TUNISIE
24/01/2019 16h:11 CET

La LTDH dénonce des caravanes qataries venues "exterminer" la faune tunisienne

Avec le soutien des autorités, selon la LTDH

Amadeus Dekastle / EyeEm via Getty Images

La Ligue Tunisienne des Droits de l’Homme( LTDH) a dénoncé dans une lettre adressée aux représentants de l’Etat, la mise en danger de la faune tunisienne par ce qu’elle a qualifié de “caravanes d’extermination qataries”.
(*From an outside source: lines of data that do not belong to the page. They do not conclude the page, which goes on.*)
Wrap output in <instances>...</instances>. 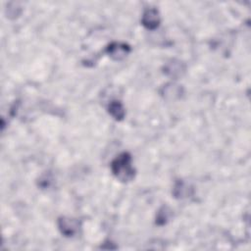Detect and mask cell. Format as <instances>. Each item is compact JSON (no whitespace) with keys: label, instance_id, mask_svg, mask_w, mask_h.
Returning <instances> with one entry per match:
<instances>
[{"label":"cell","instance_id":"cell-1","mask_svg":"<svg viewBox=\"0 0 251 251\" xmlns=\"http://www.w3.org/2000/svg\"><path fill=\"white\" fill-rule=\"evenodd\" d=\"M114 176L121 181H130L134 177L135 171L131 165V156L127 152L121 153L111 163Z\"/></svg>","mask_w":251,"mask_h":251},{"label":"cell","instance_id":"cell-2","mask_svg":"<svg viewBox=\"0 0 251 251\" xmlns=\"http://www.w3.org/2000/svg\"><path fill=\"white\" fill-rule=\"evenodd\" d=\"M58 226L60 231L68 237L74 236L79 228V223L77 220L68 217H62L58 220Z\"/></svg>","mask_w":251,"mask_h":251},{"label":"cell","instance_id":"cell-3","mask_svg":"<svg viewBox=\"0 0 251 251\" xmlns=\"http://www.w3.org/2000/svg\"><path fill=\"white\" fill-rule=\"evenodd\" d=\"M130 51V48L126 43L121 42H113L108 45L106 52L109 54V56L116 60H123Z\"/></svg>","mask_w":251,"mask_h":251},{"label":"cell","instance_id":"cell-4","mask_svg":"<svg viewBox=\"0 0 251 251\" xmlns=\"http://www.w3.org/2000/svg\"><path fill=\"white\" fill-rule=\"evenodd\" d=\"M142 25L148 29H155L160 24V15L157 9L149 8L145 10L141 18Z\"/></svg>","mask_w":251,"mask_h":251},{"label":"cell","instance_id":"cell-5","mask_svg":"<svg viewBox=\"0 0 251 251\" xmlns=\"http://www.w3.org/2000/svg\"><path fill=\"white\" fill-rule=\"evenodd\" d=\"M185 72V66L182 62L178 60H171L167 62L164 66V73L173 77V78H177L181 76Z\"/></svg>","mask_w":251,"mask_h":251},{"label":"cell","instance_id":"cell-6","mask_svg":"<svg viewBox=\"0 0 251 251\" xmlns=\"http://www.w3.org/2000/svg\"><path fill=\"white\" fill-rule=\"evenodd\" d=\"M182 94V87L175 83H167L161 89V95L168 100L179 98Z\"/></svg>","mask_w":251,"mask_h":251},{"label":"cell","instance_id":"cell-7","mask_svg":"<svg viewBox=\"0 0 251 251\" xmlns=\"http://www.w3.org/2000/svg\"><path fill=\"white\" fill-rule=\"evenodd\" d=\"M108 112L109 114L117 121H121L124 119L126 115L125 108L123 104L119 100H113L108 105Z\"/></svg>","mask_w":251,"mask_h":251},{"label":"cell","instance_id":"cell-8","mask_svg":"<svg viewBox=\"0 0 251 251\" xmlns=\"http://www.w3.org/2000/svg\"><path fill=\"white\" fill-rule=\"evenodd\" d=\"M174 194L176 195V197H178V198L186 197L187 194L189 195V188H187V186L183 182L178 181L175 186Z\"/></svg>","mask_w":251,"mask_h":251},{"label":"cell","instance_id":"cell-9","mask_svg":"<svg viewBox=\"0 0 251 251\" xmlns=\"http://www.w3.org/2000/svg\"><path fill=\"white\" fill-rule=\"evenodd\" d=\"M169 217H170V210L167 207H163L158 213L156 223L158 225H164V224H166Z\"/></svg>","mask_w":251,"mask_h":251}]
</instances>
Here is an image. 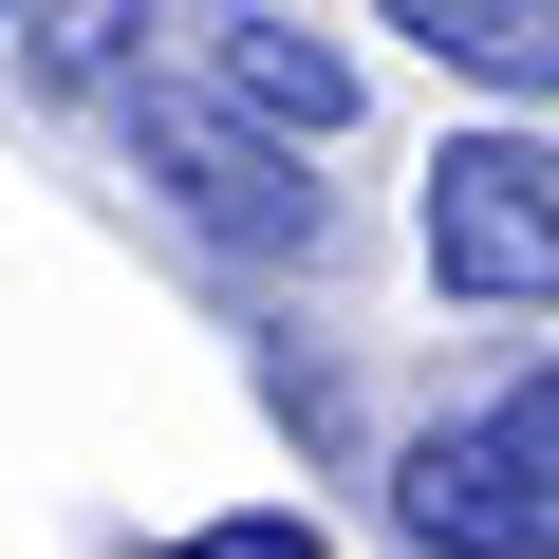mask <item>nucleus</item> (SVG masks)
Wrapping results in <instances>:
<instances>
[{
	"label": "nucleus",
	"instance_id": "20e7f679",
	"mask_svg": "<svg viewBox=\"0 0 559 559\" xmlns=\"http://www.w3.org/2000/svg\"><path fill=\"white\" fill-rule=\"evenodd\" d=\"M168 38H187V75H205V94H242L261 131H299V150H336V131H355V57H336V38H299V20H261V0L168 20Z\"/></svg>",
	"mask_w": 559,
	"mask_h": 559
},
{
	"label": "nucleus",
	"instance_id": "7ed1b4c3",
	"mask_svg": "<svg viewBox=\"0 0 559 559\" xmlns=\"http://www.w3.org/2000/svg\"><path fill=\"white\" fill-rule=\"evenodd\" d=\"M411 242H429V280L466 318H559V150L540 131H448Z\"/></svg>",
	"mask_w": 559,
	"mask_h": 559
},
{
	"label": "nucleus",
	"instance_id": "0eeeda50",
	"mask_svg": "<svg viewBox=\"0 0 559 559\" xmlns=\"http://www.w3.org/2000/svg\"><path fill=\"white\" fill-rule=\"evenodd\" d=\"M261 411L299 429V448H336V429H355V392H336V355H299V336H261Z\"/></svg>",
	"mask_w": 559,
	"mask_h": 559
},
{
	"label": "nucleus",
	"instance_id": "1a4fd4ad",
	"mask_svg": "<svg viewBox=\"0 0 559 559\" xmlns=\"http://www.w3.org/2000/svg\"><path fill=\"white\" fill-rule=\"evenodd\" d=\"M0 38H20V0H0Z\"/></svg>",
	"mask_w": 559,
	"mask_h": 559
},
{
	"label": "nucleus",
	"instance_id": "f03ea898",
	"mask_svg": "<svg viewBox=\"0 0 559 559\" xmlns=\"http://www.w3.org/2000/svg\"><path fill=\"white\" fill-rule=\"evenodd\" d=\"M112 131H131V168L168 187V224H187V242H224V261H318V242H336L318 150H299V131H261V112H242V94H205V75H131V94H112Z\"/></svg>",
	"mask_w": 559,
	"mask_h": 559
},
{
	"label": "nucleus",
	"instance_id": "f257e3e1",
	"mask_svg": "<svg viewBox=\"0 0 559 559\" xmlns=\"http://www.w3.org/2000/svg\"><path fill=\"white\" fill-rule=\"evenodd\" d=\"M392 540L411 559H559V355L448 392L392 448Z\"/></svg>",
	"mask_w": 559,
	"mask_h": 559
},
{
	"label": "nucleus",
	"instance_id": "39448f33",
	"mask_svg": "<svg viewBox=\"0 0 559 559\" xmlns=\"http://www.w3.org/2000/svg\"><path fill=\"white\" fill-rule=\"evenodd\" d=\"M392 38H429L466 94H503V112H540L559 94V0H373Z\"/></svg>",
	"mask_w": 559,
	"mask_h": 559
},
{
	"label": "nucleus",
	"instance_id": "423d86ee",
	"mask_svg": "<svg viewBox=\"0 0 559 559\" xmlns=\"http://www.w3.org/2000/svg\"><path fill=\"white\" fill-rule=\"evenodd\" d=\"M150 38H168L150 0H20V75H38V94H94V112L150 75Z\"/></svg>",
	"mask_w": 559,
	"mask_h": 559
},
{
	"label": "nucleus",
	"instance_id": "6e6552de",
	"mask_svg": "<svg viewBox=\"0 0 559 559\" xmlns=\"http://www.w3.org/2000/svg\"><path fill=\"white\" fill-rule=\"evenodd\" d=\"M168 559H336L299 503H242V522H205V540H168Z\"/></svg>",
	"mask_w": 559,
	"mask_h": 559
}]
</instances>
Dans sa lettre, adressée au président de la République, au chef du Gouvernement, et au président de l’Assemblée des Représentants du Peuple, la LTDH explique que selon des témoins oculaires, des cortèges de voitures tout-terrains venus du Qatar, accompagnés par un hélicoptère de couleur rouge, sillonnent les régions du désert de Tozeur, à la poursuite d’animaux, notamment des gazelles, lapins, pterocles et Outardes houbaras.

Ceux-ci chasseraient par armes à feu et fauconnerie.

Ces chasseurs venus braconner en Tunisie exterminent selon la LTDH la faune tunisienne menacée d’extinction, en plus de toucher à la souveraineté du pays, lit-on dans la lettre.

Par ailleurs, la LTDH dénonce et s’étonne de “l’accompagnement officiel” de ces caravanes, “entre agents de sécurité et officiels de la direction des forêts”.

Ainsi, la ligue appelle les destinataires de la lettre à intervenir pour arrêter “cette spoliation des richesses naturelles de la Tunisie”, et prendre les mesures nécessaires, afin d’ “assurer un environnement sain et équilibré aux générations futures.”

En février 2018, des touristes libanais venus chasser en Tunisie avaient suscité l’indignation de plusieurs activistes, dont l’Association “Les Amis des Oiseaux” (AAO) - BirdLife en Tunisie..

La chasse, notamment le tourisme de chasse, est en effet régulée en Tunisie. Plusieurs espèces sont chassables: sanglier, chacal, renard, mangouste, mais aussi beaucoup d’espèces d’oiseaux.

Mais ce n’est bien évidemment pas le cas pour les gazelles dont quelques espèces sont menacées de disparition.

En avril dernier, une antilope de type “Oryx d’Arabie” ou “Al Maha” avait été sauvagement tuée dans une réserve à Tataouine, au sud du pays. Des braconniers s’étaient introduits dans la réserve naturelle de ‘Sengar Jabes’ au cœur du Sahara, à 200 Km de Tataouine, où ils avaient égorgé une antilope après l’avoir abattu de coups de feu.

L’espèce, menacée de disparition, à été longtemps victime de braconnage. Le nombre de gazelles de cette espèce à Tataouine s’élève à seulement 38.

La gazelle de Cuvier est également menacée, et a été classée comme Vulnérable par la Liste rouge des espèces menacées de l’UICN. Pour pallier cette situation, les agences gouvernementales se dédiant à la conservation au Maroc, en Algérie et en Tunisie ont développé, en collaboration avec le Centre de Coopération pour la Méditerranée de l’UICN (UICN-Med) et le Groupe de spécialistes des antilopes de la Commission de sauvegarde des espèces de l’UICN et de nombreux experts régionaux et internationaux, une stratégie et un plan d’action transfrontalier.

Sa stratégie aspire à voir d’ici 2050 des populations viables et connectées de gazelles, occupant des habitats naturels sur une aire proche de l’aire de répartition historique.